# My new side line toy



## SCtrailrider (May 1, 2016)

I do performance ceramic coatings on the side, I needed to be able to coat bigger items, ie, long tube headers, down pipes , engine blocks, etc..

So I had a bigger batch oven built, I think this will serve me well, by next weekend I will have it full of parts then I will see how she does..

A few pics a small batch pf parts I'm getting ready to spray, next weekend the oven will be full with parts hanging & sitting everywhere..

The last pic is a "acid porting" project..


----------



## hillside hay (Feb 4, 2013)

Very nice


----------



## somedevildawg (Jun 20, 2011)

Nice....clue me in on performance ceramic coatings.....


----------



## glasswrongsize (Sep 15, 2015)

somedevildawg said:


> Nice....clue me in on performance ceramic coatings.....


yeah...what he said ^^^^^^^


----------



## somedevildawg (Jun 20, 2011)

Lol....I know it's got something to do with heat and high performance racing, beyond that....nothing beats ceramic as a non-conductor perhaps it's an electric engine


----------



## glasswrongsize (Sep 15, 2015)

[Source data]
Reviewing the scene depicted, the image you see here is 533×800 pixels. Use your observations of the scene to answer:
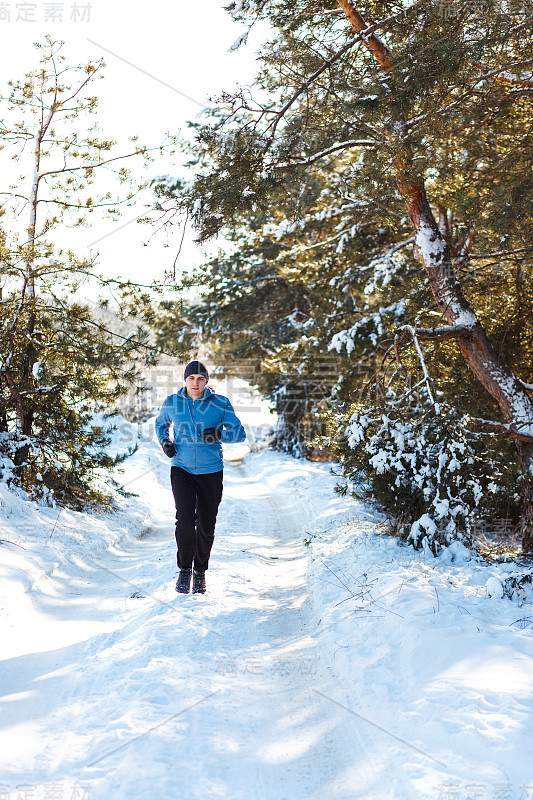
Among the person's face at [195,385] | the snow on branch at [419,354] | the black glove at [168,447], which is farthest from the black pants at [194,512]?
the snow on branch at [419,354]

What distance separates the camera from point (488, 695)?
3.54 metres

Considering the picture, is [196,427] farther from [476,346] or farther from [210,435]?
[476,346]

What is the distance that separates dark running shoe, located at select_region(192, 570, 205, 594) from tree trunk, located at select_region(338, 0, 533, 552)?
4485 mm

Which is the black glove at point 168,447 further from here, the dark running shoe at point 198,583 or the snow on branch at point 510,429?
the snow on branch at point 510,429

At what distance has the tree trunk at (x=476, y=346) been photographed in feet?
25.7

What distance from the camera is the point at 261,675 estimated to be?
4.25 m

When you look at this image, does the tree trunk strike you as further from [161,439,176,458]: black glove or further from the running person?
[161,439,176,458]: black glove

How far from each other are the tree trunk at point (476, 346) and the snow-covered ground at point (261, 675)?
183cm

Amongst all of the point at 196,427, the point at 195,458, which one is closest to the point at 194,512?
the point at 195,458

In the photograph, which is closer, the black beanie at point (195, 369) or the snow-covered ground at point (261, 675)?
the snow-covered ground at point (261, 675)

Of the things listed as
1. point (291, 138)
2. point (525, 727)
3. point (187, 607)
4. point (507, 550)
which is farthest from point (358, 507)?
point (525, 727)

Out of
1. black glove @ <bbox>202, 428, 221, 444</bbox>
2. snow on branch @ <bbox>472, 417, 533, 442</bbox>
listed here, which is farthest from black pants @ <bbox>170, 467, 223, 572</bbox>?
snow on branch @ <bbox>472, 417, 533, 442</bbox>

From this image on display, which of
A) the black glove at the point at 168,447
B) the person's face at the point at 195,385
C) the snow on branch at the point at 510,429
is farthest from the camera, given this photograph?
the snow on branch at the point at 510,429

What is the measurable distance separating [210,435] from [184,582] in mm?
1476
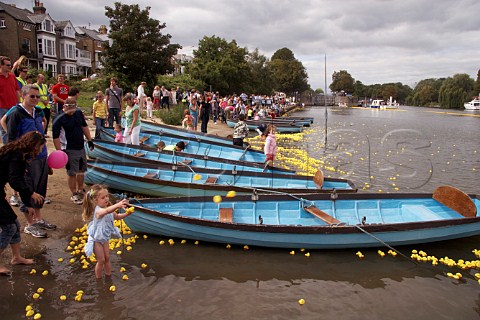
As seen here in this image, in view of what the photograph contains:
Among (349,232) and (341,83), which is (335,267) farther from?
(341,83)

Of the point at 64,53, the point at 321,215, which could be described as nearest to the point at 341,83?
the point at 64,53

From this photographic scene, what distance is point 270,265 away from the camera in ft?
25.2

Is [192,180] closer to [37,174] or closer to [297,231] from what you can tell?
[297,231]

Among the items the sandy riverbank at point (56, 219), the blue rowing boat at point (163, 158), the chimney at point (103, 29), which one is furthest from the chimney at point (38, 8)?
the sandy riverbank at point (56, 219)

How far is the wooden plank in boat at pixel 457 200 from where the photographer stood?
8.47 metres

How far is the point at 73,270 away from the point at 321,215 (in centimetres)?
558

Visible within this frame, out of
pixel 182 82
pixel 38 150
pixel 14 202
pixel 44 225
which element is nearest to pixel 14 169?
pixel 38 150

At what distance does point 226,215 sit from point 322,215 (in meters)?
2.34

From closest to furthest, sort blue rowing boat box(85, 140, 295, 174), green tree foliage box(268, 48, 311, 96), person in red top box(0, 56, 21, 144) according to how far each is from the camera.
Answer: person in red top box(0, 56, 21, 144)
blue rowing boat box(85, 140, 295, 174)
green tree foliage box(268, 48, 311, 96)

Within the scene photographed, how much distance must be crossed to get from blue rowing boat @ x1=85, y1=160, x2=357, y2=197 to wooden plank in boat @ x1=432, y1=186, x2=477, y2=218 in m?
2.27

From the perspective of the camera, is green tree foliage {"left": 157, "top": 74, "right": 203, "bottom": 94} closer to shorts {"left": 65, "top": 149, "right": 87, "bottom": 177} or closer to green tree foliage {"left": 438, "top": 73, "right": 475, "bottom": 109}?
shorts {"left": 65, "top": 149, "right": 87, "bottom": 177}

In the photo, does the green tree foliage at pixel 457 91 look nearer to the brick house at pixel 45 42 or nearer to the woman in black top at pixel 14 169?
the brick house at pixel 45 42

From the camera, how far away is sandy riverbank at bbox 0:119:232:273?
7420 mm

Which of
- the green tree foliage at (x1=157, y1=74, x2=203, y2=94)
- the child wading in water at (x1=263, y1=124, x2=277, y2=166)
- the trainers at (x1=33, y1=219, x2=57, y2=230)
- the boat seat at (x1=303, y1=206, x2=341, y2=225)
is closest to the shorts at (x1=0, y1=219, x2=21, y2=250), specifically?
the trainers at (x1=33, y1=219, x2=57, y2=230)
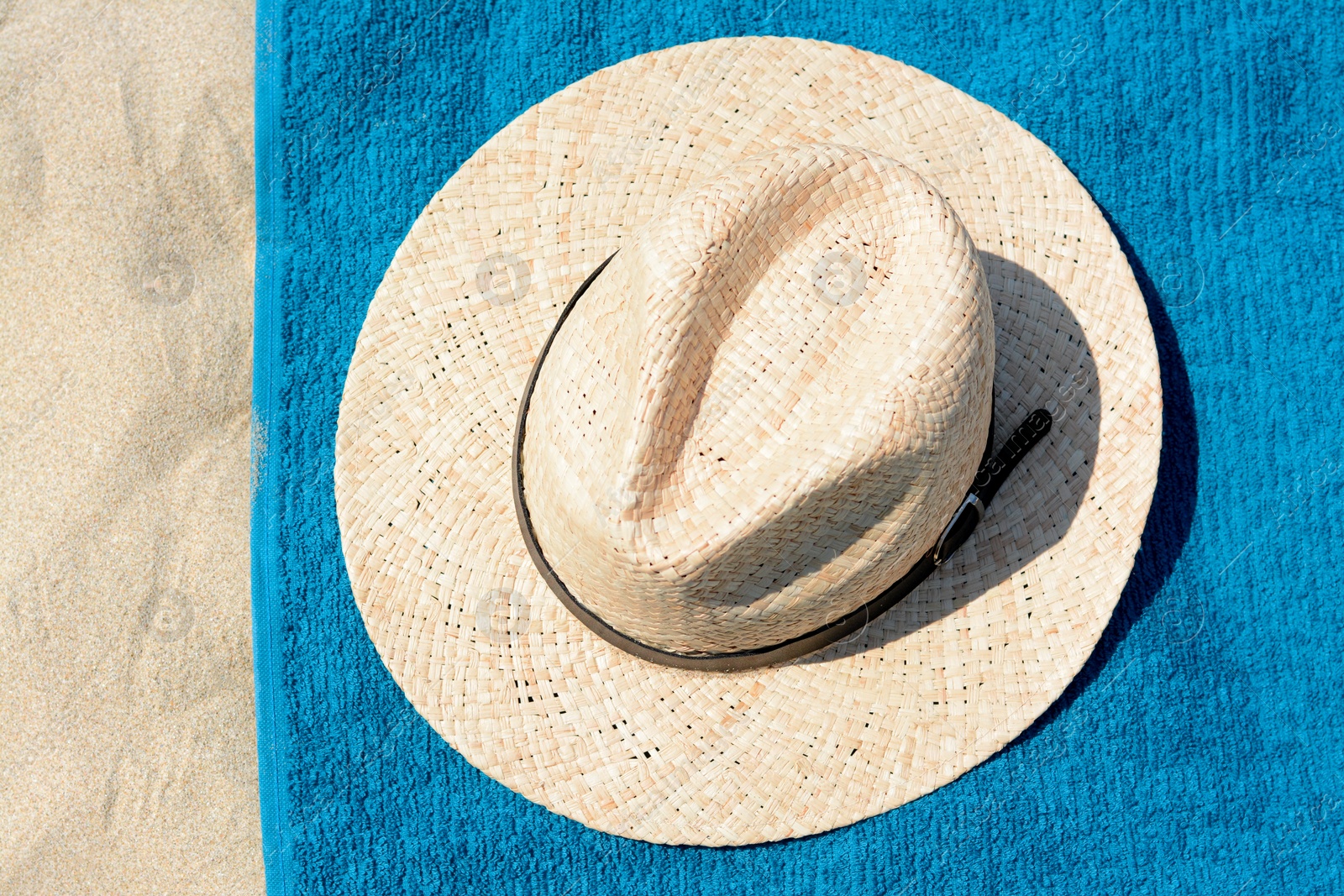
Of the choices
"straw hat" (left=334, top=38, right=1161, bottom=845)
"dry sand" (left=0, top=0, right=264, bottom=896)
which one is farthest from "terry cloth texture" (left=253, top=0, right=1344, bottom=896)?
"straw hat" (left=334, top=38, right=1161, bottom=845)

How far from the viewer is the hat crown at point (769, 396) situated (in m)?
1.08

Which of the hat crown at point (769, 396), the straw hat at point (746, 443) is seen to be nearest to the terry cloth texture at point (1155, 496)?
the straw hat at point (746, 443)

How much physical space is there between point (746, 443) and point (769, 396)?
6 cm

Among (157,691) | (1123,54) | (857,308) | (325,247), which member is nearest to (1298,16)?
(1123,54)

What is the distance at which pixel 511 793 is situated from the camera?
180 centimetres

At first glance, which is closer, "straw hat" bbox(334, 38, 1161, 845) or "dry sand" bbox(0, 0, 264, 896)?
"straw hat" bbox(334, 38, 1161, 845)

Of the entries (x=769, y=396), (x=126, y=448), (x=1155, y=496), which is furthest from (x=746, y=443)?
(x=126, y=448)

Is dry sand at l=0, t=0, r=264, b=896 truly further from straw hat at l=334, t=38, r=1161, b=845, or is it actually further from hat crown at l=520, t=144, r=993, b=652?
hat crown at l=520, t=144, r=993, b=652

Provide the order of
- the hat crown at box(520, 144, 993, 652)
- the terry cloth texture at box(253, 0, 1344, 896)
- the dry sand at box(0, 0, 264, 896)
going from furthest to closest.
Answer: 1. the dry sand at box(0, 0, 264, 896)
2. the terry cloth texture at box(253, 0, 1344, 896)
3. the hat crown at box(520, 144, 993, 652)

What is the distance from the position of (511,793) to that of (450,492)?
665mm

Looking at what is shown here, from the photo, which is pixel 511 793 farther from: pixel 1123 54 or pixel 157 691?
pixel 1123 54

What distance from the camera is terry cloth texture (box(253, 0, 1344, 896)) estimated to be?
175 cm

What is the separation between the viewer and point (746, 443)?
1124 mm

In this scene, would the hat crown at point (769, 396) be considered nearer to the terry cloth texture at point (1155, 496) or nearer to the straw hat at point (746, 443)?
the straw hat at point (746, 443)
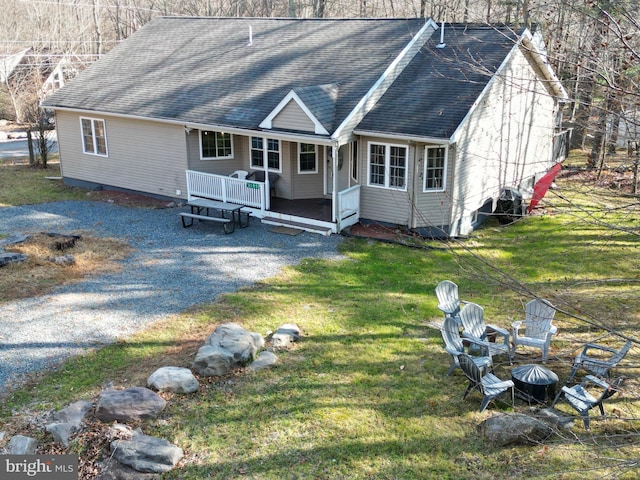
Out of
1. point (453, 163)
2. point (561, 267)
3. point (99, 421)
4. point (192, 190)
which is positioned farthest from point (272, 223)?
point (99, 421)

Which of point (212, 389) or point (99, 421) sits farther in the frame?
point (212, 389)

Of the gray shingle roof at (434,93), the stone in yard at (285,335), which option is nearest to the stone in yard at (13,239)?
the stone in yard at (285,335)

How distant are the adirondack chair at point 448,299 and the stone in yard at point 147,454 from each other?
5.40 metres

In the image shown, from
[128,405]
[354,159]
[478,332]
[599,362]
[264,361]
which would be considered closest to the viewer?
[128,405]

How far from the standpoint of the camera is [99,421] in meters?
8.39

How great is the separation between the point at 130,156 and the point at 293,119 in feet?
22.9

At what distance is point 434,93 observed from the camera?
1684cm

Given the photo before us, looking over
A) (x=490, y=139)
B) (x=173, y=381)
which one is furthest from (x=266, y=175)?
(x=173, y=381)

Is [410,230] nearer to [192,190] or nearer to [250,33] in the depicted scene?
[192,190]

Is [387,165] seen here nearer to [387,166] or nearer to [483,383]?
[387,166]

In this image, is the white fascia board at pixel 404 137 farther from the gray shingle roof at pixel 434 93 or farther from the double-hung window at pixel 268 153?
the double-hung window at pixel 268 153

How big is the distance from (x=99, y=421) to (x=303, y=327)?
13.8ft

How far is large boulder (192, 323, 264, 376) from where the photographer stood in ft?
31.8

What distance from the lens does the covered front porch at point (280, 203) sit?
16.6 meters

• PROBLEMS TO SOLVE:
[1] Lay out the entries from the line containing "In this image, is" through the end of the entries as a Markdown table with the columns Row and Line. Number each line and leave out blank lines.
[2] Pick up the forum thread about the new ceramic coating oven at the point where it stops, and carry it on.

• ANSWERS TO THE EXERCISES:
[1]
| Row | Line |
|---|---|
| 1 | In this image, is the white fascia board at pixel 404 137 farther from the gray shingle roof at pixel 434 93 or farther from the double-hung window at pixel 268 153? |
| 2 | the double-hung window at pixel 268 153 |
| 3 | How big is the distance from (x=99, y=421) to (x=303, y=327)? |
| 4 | 13.8ft |
| 5 | How far is large boulder (192, 323, 264, 376) from where the photographer stood in ft? |
| 6 | 31.8 |
| 7 | What distance from the lens does the covered front porch at point (280, 203) sit? |
| 8 | 16.6 meters |

[2]
I know they may coffee cups outta it and it's purdy tough...bourbon won't eat thru it, and it's harder than a $40 crowbar.

Mark


----------



## SCtrailrider (May 1, 2016)

The different coatings are to control a number of things, heat barrier for pistons, combustion chambers, thermal dispersants for radiators, connecting rods, etc, then you have exhaust manifold coatings to prevent rust and keep things cooler and looking good. This isn't like powder coating, their are lots of benefits the coatings provide, years ago this was developed for top fuel tems and the stuff works so well that nascar has outlawed it's use.....

You can look at this site and have a read... https://techlinecoatings.com/


----------



## endrow (Dec 15, 2011)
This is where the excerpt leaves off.